There is a significant difference between a keyholder and a caged male. No, not the obvious top/bottom, dom/sub difference. It’s much more profound. Enforced chastity is a 24/7 proposition for the male. My genitals are locked up whether or not my keyholder is present, involved, even thinking about the fact I am caged. That chastity device is my constant companion. It gets in the way when I pee. It occasionally demands I adjust it when it pinches. I can’t forget it’s there. Ever.
My keyholder, Mrs. Lion, on the other hand, only needs to consider enforced chastity when she wants to interact with my penis. In her post yesterday, she talked about the authenticity of her role. She equated herself to an actor playing a doctor in a commercial. “I’m not a real doctor. I play one on TV.” She puts her 2.0 hat on when she wants to play with me or act as my disciplining wife. It seems to make her feel that her role is artificial.
It’s not. It’s a role she assumes with me. It’s no different than her role as my wife; or her role as a worker. She has lots of hats that she metaphorically wears. Disciplining wife or keyholder is just as real as the others. I wear lots of hats too. I’m her husband, a professional, a photographer, a man, and a caged male/disciplined husband. The only hat that I can’t remove is the caged male hat.
I think that my lioness worries a bit too much about what to do with me. We do have a house full of toys she can use. That doesn’t mean she can’t have a problem coming up with an activity she wants to do with me. When I was topping, I often fell into a rut of repeating the same things. It takes less energy to repeat something familiar.
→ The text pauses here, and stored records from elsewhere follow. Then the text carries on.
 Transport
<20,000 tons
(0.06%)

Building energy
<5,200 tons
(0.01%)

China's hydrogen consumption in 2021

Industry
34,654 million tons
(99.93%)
For the record, I am not adverse to repeating things.
There is one thing I have learned that made my top hat (see what I did there?) easier to put on: I played not only with different activities, but with intensity. If we have ten paddles, switch up, try the tawse, use the other hand, spank the head of my cock instead of my butt. We have endless butt plugs and dildos. Each is a different challenge for me. You get the idea.
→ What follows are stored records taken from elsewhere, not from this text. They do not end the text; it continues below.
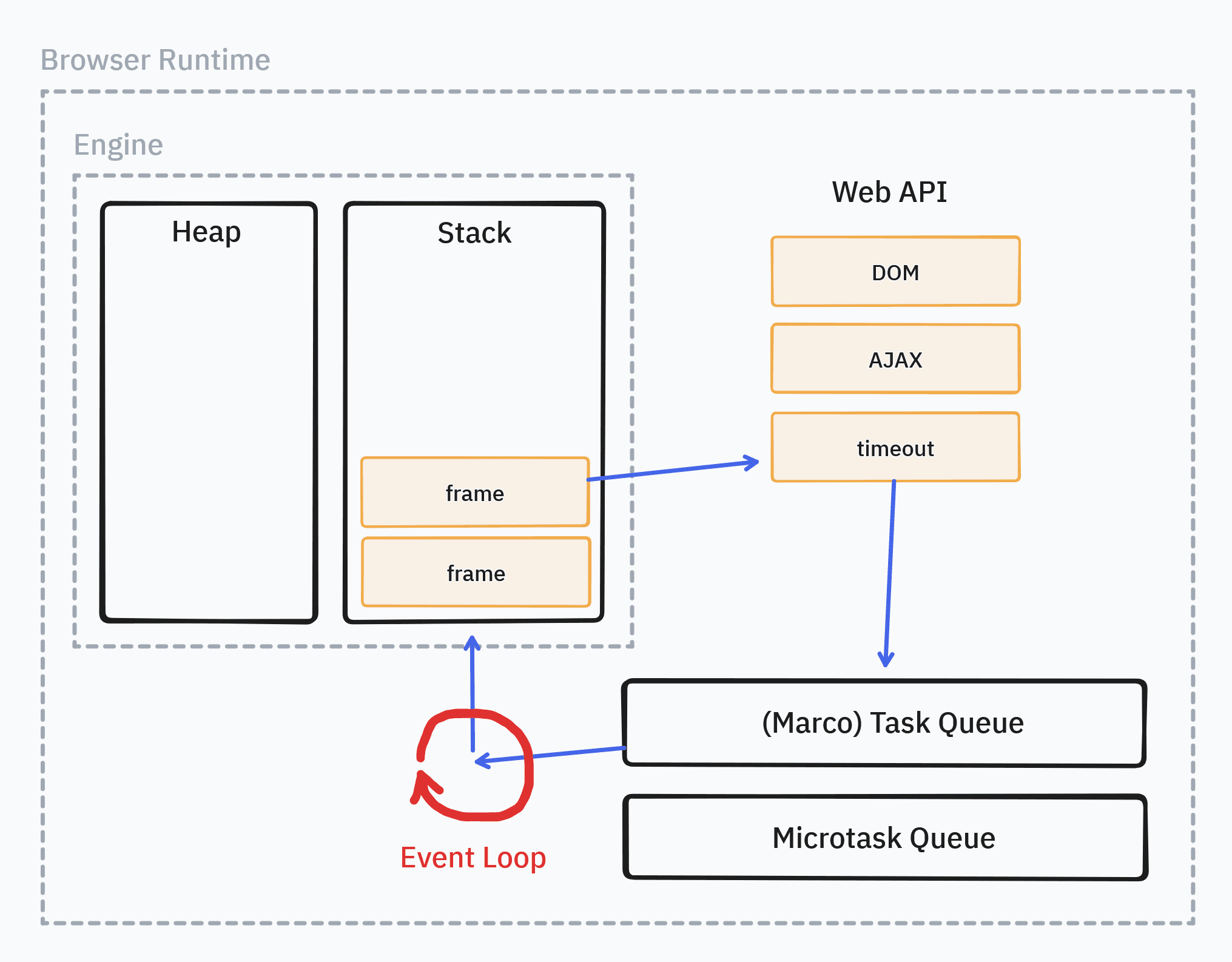 Browser Runtime

Engine

Heap

Stack

frame

frame

Web API

DOM

AJAX

timeout

(Marco) Task Queue

Microtask Queue

Event Loop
Let’s face it, there are only so many ways to do BDSM play and so many ways to tease and edge me. I do like some variety. When I know that I have no choice and that 2.0 will “train” me to take what she chooses to inflict, I get turned on. While she is actually doing it, I even get aroused with a little help. The key to making my heart go pitty pat is the loss of control.
Taking control from me isn’t easy. I can be scary when pushed hard. But when my growls do no good, I get the most excitement. Forcing me to be docile has enormous effect on me. I’m very independent and stubborn by nature. I try my best to help Mrs. Lion top me. I work to avoid resisting. But let’s face it, this lion is not submissive. That makes me a lot more work to handle than one that is. I’m grateful she thinks I am worth the bother.